ERBIL, Iraq: Islamic State militants attacked Kurdish
peshmerga forces on multiple fronts in northern Iraq on Tuesday,
breaching their defences and briefly taking over a town, military
sources said.
The attacks around the northern city of Mosul are the largest against
Kurdish forces in recent months by the insurgents, who have been losing
ground to an array of forces in the north and west of the country.
The head of a Christian militia said the insurgents had
overrun their positions at dawn around the town of Tel Asqof, 20 km (12
miles) north of Mosul, and occupied it until being beaten back with the
help of air strikes from a U.S.-led coalition.
"There were many suicide bombers and suicide car bombs,"
said Safa Eliyas, the head of the Nineveh Protection Forces, which are
deployed alongside the peshmerga in the area.
There were also attacks on the Bashiqa front and in the Khazer area,
about 40 km (25 miles) west of the Kurdish regional capital Erbil.

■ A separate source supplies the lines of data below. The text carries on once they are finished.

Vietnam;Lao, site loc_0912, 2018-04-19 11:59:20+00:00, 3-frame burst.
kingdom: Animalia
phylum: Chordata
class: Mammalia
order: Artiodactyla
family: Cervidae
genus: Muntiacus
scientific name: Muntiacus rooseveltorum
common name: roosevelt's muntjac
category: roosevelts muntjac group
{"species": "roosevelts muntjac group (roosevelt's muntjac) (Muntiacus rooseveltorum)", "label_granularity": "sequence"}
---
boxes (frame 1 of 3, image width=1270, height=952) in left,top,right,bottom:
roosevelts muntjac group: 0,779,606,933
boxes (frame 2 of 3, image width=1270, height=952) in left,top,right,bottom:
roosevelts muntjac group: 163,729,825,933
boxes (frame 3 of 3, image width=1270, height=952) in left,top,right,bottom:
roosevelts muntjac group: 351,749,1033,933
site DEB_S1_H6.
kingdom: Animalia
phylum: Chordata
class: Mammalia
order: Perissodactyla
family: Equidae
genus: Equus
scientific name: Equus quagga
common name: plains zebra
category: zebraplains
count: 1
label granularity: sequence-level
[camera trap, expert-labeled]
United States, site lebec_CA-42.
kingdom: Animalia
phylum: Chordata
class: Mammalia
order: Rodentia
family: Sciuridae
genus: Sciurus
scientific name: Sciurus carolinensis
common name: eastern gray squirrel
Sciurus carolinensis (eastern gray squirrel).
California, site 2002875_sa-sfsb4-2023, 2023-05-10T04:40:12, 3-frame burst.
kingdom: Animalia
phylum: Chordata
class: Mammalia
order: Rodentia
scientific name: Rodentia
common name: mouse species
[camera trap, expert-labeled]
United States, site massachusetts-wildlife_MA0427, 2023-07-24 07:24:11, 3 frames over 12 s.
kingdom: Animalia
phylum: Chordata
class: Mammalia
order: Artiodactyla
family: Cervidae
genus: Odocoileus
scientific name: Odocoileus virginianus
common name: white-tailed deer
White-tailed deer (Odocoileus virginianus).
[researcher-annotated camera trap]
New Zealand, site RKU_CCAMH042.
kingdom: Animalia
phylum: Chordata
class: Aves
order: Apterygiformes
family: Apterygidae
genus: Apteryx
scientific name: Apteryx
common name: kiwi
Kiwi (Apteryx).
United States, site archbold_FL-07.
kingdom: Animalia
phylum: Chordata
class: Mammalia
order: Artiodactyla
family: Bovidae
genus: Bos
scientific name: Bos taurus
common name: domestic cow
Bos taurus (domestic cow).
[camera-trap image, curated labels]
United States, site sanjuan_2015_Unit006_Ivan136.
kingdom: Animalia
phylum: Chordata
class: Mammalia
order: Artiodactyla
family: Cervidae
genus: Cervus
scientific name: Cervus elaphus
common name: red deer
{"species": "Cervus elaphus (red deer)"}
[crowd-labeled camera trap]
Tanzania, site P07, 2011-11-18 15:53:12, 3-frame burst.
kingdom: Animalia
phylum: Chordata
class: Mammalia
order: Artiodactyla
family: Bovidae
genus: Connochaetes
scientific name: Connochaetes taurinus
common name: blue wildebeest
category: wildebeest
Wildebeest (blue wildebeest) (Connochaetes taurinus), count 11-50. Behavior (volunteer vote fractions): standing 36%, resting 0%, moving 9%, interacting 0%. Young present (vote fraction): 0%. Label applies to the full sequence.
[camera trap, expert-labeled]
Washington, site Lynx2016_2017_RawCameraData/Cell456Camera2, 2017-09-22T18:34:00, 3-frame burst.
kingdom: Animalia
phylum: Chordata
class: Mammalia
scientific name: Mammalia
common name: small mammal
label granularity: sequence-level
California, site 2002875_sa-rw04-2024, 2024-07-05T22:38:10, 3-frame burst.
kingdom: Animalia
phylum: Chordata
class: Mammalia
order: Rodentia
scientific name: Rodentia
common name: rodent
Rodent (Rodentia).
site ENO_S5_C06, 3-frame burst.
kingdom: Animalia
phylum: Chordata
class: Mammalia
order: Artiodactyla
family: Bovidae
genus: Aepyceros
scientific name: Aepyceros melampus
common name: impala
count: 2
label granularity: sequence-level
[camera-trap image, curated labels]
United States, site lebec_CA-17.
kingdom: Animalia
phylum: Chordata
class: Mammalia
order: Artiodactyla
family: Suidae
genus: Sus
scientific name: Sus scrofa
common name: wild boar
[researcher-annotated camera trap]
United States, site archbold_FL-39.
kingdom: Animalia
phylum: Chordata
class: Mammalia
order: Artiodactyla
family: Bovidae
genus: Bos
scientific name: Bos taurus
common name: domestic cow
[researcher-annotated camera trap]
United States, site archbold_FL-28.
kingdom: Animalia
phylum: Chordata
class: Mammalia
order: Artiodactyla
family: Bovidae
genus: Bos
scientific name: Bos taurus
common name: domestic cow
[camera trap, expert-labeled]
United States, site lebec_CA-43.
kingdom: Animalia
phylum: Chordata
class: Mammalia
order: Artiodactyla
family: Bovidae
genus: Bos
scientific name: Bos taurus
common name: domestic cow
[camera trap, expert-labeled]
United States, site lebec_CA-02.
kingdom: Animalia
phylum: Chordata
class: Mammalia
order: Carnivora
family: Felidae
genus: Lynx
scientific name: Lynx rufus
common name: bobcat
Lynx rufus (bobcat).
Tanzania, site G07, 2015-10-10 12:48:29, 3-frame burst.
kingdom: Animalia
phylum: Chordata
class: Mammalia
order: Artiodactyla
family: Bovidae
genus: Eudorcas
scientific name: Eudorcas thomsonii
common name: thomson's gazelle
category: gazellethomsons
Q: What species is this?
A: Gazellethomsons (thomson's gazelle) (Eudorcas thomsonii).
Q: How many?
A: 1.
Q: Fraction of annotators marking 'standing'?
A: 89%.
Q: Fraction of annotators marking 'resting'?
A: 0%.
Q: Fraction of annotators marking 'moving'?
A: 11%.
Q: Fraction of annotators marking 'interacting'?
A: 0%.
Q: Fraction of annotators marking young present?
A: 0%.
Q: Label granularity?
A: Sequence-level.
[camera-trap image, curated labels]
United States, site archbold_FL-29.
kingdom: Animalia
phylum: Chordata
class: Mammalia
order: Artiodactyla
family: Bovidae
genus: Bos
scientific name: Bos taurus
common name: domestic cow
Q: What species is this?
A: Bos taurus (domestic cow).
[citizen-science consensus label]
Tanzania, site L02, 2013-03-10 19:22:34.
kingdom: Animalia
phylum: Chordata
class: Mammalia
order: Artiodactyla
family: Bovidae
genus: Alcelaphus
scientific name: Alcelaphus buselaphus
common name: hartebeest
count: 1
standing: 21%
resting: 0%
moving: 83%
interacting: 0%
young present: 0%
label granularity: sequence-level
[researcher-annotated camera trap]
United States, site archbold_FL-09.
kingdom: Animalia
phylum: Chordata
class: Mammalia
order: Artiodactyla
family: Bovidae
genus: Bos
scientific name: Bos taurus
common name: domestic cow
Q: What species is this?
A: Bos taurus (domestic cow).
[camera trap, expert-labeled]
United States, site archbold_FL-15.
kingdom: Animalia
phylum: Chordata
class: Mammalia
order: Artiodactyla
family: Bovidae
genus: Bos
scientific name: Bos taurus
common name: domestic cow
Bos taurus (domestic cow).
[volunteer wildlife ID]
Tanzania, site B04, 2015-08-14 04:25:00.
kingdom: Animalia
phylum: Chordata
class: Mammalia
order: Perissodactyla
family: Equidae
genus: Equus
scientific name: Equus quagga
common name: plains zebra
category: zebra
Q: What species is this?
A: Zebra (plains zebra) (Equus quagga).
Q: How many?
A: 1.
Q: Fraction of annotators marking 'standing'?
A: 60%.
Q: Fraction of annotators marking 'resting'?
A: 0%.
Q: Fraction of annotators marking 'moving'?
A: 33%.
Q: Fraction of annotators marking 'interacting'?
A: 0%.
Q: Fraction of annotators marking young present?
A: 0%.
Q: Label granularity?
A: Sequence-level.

Since the United States intervened to blunt Islamic State's
advance on Erbil in August 2014, the peshmerga have driven the militants
back in the north. The militants are rarely able to penetrate Kurdish
defences.
Peshmerga Secretary General Jabbar Yawar said details of the
offensives were still unclear, but they constituted the biggest attacks
in recent months."The battles are ongoing," he said.